The Tool-Use Revolution: How Function Calling Transformed LLMs Into Agents

The single most important capability that turned language models into agents wasn't better reasoning — it was tool use. Here's the technical story of how function calling changed everything.

The Missing Piece

In 2023, GPT-4 could reason about code, explain algorithms, and even write functional programs. But it couldn't do anything. It couldn't run a command, read a file, or check if its code actually worked. The model was brilliant but trapped inside a text box.

Tool use — the ability for a model to call external functions — broke it free.

What Is Tool Use?

Tool use (also called function calling) allows a language model to:

Recognize that it needs external capability to fulfill a request
Select the appropriate tool from an available set
Format the correct parameters for that tool
Interpret the tool's output and continue reasoning

// Model receives tool definitions:
tools: [
  { name: "read_file", params: { path: "string" } },
  { name: "run_command", params: { command: "string" } },
  { name: "edit_file", params: { path: "string", content: "string" } },
  { name: "web_search", params: { query: "string" } }
]

// Model decides to use a tool:
→ tool_call: read_file({ path: "src/auth.ts" })
← result: "import { verify } from 'jsonwebtoken'..."
→ model: "I see the auth module uses JWT. Let me check the middleware..."
→ tool_call: read_file({ path: "src/middleware/auth.ts" })

The Evolution of Tool Use

Phase 1: Structured Output (2023)

Early function calling was fragile. Models would sometimes generate malformed JSON, call nonexistent functions, or hallucinate parameter values. Reliability was around 80-85%.

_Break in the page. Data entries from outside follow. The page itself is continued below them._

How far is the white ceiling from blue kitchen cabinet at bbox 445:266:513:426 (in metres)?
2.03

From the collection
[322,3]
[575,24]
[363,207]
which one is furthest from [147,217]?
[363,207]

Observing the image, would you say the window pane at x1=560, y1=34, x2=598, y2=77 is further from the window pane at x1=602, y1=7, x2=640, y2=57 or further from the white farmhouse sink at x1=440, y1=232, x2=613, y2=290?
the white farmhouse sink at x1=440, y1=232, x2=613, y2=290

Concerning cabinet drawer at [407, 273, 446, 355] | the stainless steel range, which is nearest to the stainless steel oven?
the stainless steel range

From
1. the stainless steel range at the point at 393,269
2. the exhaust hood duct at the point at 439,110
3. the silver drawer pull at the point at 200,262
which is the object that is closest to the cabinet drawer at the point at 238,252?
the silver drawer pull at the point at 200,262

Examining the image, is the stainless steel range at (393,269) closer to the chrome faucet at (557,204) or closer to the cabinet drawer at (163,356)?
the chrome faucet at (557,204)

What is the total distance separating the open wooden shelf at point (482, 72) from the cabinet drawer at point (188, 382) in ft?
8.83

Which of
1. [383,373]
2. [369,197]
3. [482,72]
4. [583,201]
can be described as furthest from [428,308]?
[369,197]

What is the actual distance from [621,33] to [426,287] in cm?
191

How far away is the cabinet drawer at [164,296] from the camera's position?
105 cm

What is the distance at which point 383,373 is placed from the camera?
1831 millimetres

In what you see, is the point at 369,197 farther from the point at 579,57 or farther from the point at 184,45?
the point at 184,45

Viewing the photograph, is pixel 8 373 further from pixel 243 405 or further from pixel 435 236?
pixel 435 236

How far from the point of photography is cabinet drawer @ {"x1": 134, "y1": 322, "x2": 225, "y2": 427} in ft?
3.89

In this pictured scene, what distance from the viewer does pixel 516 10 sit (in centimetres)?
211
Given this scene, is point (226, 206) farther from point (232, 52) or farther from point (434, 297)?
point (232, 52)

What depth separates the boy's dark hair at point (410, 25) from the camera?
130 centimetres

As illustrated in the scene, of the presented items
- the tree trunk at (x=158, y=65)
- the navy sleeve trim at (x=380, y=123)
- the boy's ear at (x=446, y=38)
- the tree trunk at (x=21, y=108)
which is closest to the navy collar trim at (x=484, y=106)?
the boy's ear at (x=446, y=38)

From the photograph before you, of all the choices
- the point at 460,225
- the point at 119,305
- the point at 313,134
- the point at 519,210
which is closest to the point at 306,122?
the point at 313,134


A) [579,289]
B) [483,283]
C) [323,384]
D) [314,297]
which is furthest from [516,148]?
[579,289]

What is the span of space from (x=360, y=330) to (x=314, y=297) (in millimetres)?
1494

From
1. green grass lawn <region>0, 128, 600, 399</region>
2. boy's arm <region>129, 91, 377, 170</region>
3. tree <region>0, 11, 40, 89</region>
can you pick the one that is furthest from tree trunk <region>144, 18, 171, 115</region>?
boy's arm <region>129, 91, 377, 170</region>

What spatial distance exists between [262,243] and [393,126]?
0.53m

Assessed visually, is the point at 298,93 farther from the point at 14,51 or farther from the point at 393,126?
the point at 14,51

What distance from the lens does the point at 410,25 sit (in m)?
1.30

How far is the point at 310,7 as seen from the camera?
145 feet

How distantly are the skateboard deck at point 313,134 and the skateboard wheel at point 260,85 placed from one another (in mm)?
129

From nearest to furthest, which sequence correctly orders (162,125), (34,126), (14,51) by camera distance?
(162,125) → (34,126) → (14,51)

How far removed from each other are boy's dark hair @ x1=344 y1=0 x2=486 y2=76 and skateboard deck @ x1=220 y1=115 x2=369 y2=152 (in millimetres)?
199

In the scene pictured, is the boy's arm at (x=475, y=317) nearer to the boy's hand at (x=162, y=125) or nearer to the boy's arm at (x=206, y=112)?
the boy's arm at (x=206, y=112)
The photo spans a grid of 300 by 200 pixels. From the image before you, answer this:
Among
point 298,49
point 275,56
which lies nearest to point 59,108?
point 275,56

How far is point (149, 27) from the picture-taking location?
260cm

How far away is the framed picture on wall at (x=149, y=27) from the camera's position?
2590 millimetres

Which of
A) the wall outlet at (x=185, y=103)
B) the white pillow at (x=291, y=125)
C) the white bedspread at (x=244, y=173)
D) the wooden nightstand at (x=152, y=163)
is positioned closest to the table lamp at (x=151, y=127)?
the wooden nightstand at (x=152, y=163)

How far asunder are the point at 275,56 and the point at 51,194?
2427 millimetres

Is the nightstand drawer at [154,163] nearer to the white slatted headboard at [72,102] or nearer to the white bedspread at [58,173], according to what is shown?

Phase 2: Reliable Tool Use (2024)

Claude 3, GPT-4 Turbo, and Gemini 1.5 made tool use reliable enough for production. JSON formatting became consistent, parameter validation improved, and models learned to handle tool errors gracefully. Reliability jumped to 95%+.

Phase 3: Agentic Tool Use (2025)

Models began using tools strategically — not just when asked, but proactively. They plan multi-step tool sequences, parallelize independent calls, and adjust their tool usage based on results. This is the agentic leap.

Tool Design Patterns

The Swiss Army Knife Anti-Pattern

Bad: One tool that does everything

tools: [{ name: "do_everything", params: { action: "string", ... } }]

Good: Focused tools with clear responsibilities

tools: [
  { name: "read_file", params: { path: "string" } },
  { name: "write_file", params: { path: "string", content: "string" } },
  { name: "run_tests", params: { test_path: "string" } },
  { name: "search_code", params: { pattern: "string", path: "string" } }
]

The Feedback Loop Pattern

Tools should return rich information that helps the model reason:

// Bad: run_tests returns "FAIL"
// Good: run_tests returns:
{
  "passed": 12,
  "failed": 1,
  "failures": [{
    "test": "test_auth_middleware",
    "error": "Expected 401, got 200",
    "file": "tests/auth.test.ts:45"
  }]
}

The Permission Tier Pattern

Not all tools should be equally accessible:

Always available: read_file, search, list_directory
Requires confirmation: write_file, run_command
Requires explicit approval: delete_file, deploy, send_email

The Compounding Effect

Tool use enables other capabilities that enable more tool use:

Tool use → agents can run tests → agents can verify their code → agents write better code
Tool use → agents can search the web → agents have current information → agents give better advice
Tool use → agents can read codebases → agents understand context → agents make targeted edits

This compounding effect is why tool use was the tipping point that created the agent era. Not smarter models — models that can act.

Conclusion

The tool-use revolution is easy to overlook because it's infrastructure, not a headline feature. But it's the foundation on which everything else — coding agents, security agents, research agents — is built. Language models were always intelligent. Tool use made them capable.